Michael Oesterle (born 1968) is a German-born Canadian composer currently living in Deux-Montagnes, Quebec, Canada. His compositions have been performed by classical ensembles throughout Canada and internationally.

==Early life and education==
Oesterle was born in Germany. He immigrated to Vancouver British Columbia as a teenager. He attended the University of British Columbia where he studied composition, and later earned a master's degree from Princeton University.

==Career==
Oesterle has created a large variety of compositions. In 1997, with pianist Marc Couroux, he founded the Ensemble KORE in Montreal. He was commissioned by the Berlin Rundfunk Sinfonie Orchester to create music for the Berliner Musik Biennale 1999. He was composer-in-residence of the Orchestre Métropolitain du Grand Montréal from 2001 to 2004.

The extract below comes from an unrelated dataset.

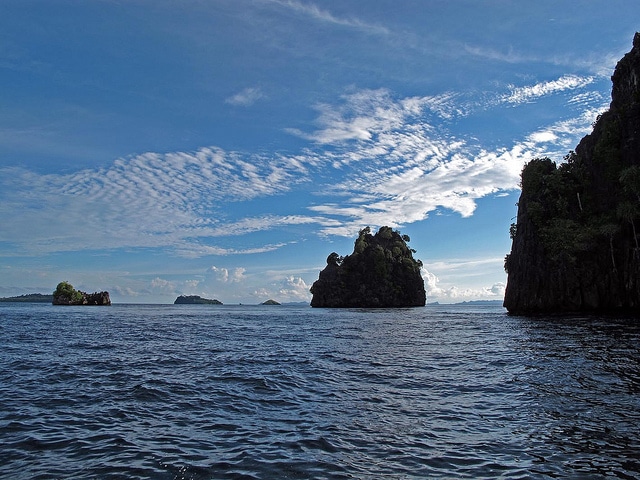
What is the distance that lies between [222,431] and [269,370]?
9.94 meters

In 2014 Oesterle composed a symphony, New World. Its fourth movement, "Home", was performed by the Madison Symphony Orchestra in 2018. His work "Centennials" was included on the Gryphon Trio's 2015 album Elements Eternal.

His work "Entr’actes" was performed by the Victoria Symphony as part of its 2016 cross-Canada tour. That year Oesterle lectured at the Conservatoire in Birmingham, United Kingdom, where his work "California" was performed by the Thallein Ensemble.